== Records to process ==

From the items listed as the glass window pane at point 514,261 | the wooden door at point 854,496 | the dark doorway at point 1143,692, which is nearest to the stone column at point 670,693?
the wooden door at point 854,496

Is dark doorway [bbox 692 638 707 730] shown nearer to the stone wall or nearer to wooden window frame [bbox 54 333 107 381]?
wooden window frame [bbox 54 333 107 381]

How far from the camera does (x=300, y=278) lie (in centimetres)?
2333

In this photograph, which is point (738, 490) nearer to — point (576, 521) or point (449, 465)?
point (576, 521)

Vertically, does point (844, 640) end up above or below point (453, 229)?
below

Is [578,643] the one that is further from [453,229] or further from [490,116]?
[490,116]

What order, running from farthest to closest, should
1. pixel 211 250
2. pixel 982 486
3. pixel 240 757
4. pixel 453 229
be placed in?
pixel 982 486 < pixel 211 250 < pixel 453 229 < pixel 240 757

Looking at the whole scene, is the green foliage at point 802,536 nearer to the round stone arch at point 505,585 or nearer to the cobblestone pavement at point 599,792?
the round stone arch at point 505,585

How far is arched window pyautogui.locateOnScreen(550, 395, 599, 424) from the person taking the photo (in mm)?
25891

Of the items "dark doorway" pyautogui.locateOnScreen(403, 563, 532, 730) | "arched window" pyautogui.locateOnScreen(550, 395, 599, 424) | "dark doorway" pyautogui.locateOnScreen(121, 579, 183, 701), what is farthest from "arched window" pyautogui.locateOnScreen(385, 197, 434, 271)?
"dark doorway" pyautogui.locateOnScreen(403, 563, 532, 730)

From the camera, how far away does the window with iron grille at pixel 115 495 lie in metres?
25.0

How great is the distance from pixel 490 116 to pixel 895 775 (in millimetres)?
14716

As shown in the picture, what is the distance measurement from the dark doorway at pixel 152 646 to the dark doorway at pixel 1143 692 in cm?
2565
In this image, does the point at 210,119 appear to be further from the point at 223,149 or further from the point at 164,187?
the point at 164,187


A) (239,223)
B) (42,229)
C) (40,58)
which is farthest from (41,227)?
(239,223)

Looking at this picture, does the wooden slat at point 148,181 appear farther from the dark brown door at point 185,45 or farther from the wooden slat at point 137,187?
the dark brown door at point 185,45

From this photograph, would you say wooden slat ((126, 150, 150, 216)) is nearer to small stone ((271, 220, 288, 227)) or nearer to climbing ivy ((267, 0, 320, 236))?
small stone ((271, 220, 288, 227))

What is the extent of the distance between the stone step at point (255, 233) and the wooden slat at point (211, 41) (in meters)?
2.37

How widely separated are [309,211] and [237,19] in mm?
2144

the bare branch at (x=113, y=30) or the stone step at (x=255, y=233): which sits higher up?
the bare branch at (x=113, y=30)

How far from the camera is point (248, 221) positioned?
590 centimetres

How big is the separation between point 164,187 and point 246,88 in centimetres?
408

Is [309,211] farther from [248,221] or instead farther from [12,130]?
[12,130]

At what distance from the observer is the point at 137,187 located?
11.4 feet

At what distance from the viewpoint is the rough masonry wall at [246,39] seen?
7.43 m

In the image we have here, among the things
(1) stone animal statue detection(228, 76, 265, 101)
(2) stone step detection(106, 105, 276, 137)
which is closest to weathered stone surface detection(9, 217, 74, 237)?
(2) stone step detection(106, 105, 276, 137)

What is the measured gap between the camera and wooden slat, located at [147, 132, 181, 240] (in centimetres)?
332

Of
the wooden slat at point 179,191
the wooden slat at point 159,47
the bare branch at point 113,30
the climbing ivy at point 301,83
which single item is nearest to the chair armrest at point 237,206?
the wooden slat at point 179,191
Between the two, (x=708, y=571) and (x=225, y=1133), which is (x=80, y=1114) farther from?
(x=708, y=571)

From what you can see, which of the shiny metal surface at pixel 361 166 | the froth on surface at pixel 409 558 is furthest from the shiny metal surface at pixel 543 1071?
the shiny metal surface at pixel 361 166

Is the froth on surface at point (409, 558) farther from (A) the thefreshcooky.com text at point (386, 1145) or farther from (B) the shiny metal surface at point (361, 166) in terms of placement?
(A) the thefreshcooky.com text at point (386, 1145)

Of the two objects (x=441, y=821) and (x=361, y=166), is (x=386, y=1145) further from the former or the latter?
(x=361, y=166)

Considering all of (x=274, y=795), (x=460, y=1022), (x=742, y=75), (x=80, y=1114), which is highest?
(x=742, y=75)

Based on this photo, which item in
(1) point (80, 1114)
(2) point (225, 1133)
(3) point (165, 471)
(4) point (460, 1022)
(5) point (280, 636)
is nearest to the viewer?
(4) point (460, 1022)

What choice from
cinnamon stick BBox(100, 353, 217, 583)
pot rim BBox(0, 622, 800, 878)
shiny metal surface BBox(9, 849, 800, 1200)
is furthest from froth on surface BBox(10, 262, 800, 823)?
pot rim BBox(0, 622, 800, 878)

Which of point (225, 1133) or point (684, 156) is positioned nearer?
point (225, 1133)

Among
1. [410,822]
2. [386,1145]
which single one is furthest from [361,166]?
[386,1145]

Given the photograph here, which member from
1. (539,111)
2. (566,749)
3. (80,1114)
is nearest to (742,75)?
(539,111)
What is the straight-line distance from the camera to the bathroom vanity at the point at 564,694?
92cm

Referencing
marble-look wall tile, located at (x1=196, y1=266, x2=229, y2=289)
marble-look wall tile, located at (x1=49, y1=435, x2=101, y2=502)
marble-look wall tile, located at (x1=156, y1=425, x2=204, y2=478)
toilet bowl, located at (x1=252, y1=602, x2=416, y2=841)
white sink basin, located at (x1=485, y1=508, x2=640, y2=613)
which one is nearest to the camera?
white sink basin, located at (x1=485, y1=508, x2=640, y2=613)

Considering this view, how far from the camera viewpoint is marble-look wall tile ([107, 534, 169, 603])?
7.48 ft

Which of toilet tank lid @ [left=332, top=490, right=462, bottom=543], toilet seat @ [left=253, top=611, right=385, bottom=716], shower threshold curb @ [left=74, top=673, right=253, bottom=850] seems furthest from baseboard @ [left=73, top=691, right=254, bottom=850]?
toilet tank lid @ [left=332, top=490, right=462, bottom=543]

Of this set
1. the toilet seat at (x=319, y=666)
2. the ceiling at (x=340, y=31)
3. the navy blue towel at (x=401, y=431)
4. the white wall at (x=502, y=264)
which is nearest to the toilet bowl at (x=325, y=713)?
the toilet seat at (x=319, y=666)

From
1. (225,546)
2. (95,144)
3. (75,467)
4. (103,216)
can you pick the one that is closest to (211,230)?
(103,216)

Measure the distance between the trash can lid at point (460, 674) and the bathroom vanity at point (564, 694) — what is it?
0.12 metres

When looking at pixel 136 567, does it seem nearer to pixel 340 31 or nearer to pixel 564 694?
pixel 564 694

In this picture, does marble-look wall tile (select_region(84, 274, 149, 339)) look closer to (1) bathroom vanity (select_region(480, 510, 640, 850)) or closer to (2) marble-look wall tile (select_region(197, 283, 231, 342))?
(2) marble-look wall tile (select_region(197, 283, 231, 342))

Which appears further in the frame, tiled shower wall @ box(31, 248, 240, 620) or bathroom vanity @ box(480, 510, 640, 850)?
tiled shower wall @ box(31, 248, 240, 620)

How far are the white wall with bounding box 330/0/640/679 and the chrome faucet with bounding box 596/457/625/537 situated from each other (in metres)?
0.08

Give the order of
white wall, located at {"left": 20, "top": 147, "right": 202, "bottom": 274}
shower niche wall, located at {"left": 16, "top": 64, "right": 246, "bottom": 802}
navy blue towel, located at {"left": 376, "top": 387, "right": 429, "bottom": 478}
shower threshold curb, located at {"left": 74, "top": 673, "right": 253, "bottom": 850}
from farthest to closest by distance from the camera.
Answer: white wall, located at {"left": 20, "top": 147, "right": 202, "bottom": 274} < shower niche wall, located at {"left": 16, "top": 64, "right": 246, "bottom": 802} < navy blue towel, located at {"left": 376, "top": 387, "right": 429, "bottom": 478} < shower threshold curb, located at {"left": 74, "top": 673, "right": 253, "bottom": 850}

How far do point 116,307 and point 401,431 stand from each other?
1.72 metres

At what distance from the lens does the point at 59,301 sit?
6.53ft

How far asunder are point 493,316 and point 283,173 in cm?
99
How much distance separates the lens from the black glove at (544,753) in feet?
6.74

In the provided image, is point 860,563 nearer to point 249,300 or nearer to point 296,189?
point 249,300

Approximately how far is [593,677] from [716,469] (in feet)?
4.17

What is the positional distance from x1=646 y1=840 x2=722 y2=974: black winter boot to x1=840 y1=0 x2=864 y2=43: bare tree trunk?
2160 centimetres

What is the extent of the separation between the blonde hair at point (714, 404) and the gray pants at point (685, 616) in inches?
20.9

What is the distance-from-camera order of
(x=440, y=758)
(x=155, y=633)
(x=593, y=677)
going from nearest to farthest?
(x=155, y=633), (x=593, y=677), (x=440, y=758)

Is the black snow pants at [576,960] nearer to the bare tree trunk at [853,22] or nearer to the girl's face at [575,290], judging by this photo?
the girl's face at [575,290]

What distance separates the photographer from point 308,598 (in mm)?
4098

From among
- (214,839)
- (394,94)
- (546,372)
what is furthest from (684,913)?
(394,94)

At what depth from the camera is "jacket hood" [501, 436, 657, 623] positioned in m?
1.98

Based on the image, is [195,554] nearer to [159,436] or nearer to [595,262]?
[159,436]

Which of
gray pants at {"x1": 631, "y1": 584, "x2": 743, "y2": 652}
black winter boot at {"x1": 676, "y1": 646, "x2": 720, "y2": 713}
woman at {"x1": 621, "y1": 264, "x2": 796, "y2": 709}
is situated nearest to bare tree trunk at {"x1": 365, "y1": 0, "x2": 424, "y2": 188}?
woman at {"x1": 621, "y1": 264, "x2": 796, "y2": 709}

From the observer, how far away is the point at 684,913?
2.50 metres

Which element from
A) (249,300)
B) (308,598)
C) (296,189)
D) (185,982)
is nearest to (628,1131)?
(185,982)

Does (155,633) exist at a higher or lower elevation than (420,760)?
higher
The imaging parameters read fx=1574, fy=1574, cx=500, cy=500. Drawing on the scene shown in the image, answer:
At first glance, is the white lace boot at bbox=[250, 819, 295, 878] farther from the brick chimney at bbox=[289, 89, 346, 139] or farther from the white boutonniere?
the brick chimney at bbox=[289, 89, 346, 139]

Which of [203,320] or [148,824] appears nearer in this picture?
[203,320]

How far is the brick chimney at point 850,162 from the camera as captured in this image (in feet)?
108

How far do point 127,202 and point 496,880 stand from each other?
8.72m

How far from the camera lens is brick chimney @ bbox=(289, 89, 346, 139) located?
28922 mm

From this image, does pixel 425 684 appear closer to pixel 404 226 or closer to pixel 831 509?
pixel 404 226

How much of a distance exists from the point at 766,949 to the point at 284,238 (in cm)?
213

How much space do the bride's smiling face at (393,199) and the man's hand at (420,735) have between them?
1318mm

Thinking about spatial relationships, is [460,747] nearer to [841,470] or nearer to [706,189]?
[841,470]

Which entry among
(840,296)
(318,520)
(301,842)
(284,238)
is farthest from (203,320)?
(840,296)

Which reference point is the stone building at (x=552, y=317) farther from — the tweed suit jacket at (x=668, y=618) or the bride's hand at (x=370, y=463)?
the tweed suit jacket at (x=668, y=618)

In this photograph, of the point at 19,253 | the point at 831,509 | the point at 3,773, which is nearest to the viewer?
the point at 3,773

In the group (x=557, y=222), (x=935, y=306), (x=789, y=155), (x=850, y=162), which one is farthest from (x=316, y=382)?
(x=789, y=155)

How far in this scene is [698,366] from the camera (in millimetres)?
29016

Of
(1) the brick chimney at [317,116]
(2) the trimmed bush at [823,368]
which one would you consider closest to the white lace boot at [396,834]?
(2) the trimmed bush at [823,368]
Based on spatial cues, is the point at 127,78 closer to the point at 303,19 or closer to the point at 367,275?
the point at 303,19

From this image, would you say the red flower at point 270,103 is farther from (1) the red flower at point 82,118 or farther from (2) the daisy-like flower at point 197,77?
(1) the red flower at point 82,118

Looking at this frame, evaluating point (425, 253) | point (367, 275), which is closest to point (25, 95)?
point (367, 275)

== The request ==
Return the data unchanged, starting at the line that contains "Which of toilet" and running through the line that contains "0.12 metres", both of those lines included.

== Correct answer ==
Which of toilet tank lid @ [left=332, top=490, right=462, bottom=543], toilet seat @ [left=253, top=611, right=385, bottom=716], shower threshold curb @ [left=74, top=673, right=253, bottom=850] seems furthest from baseboard @ [left=73, top=691, right=254, bottom=850]?
toilet tank lid @ [left=332, top=490, right=462, bottom=543]

Of this set
1. the toilet seat at (x=319, y=666)
2. the ceiling at (x=340, y=31)
3. the navy blue towel at (x=401, y=431)
4. the white wall at (x=502, y=264)
which is nearest to the toilet bowl at (x=325, y=713)?
the toilet seat at (x=319, y=666)

From
1. (225,546)
2. (95,144)
3. (75,467)
4. (103,216)
can you pick the one that is closest to (211,230)?
(103,216)

Measure the distance between the trash can lid at point (460, 674) and the bathroom vanity at point (564, 694) — what is it?
0.12 metres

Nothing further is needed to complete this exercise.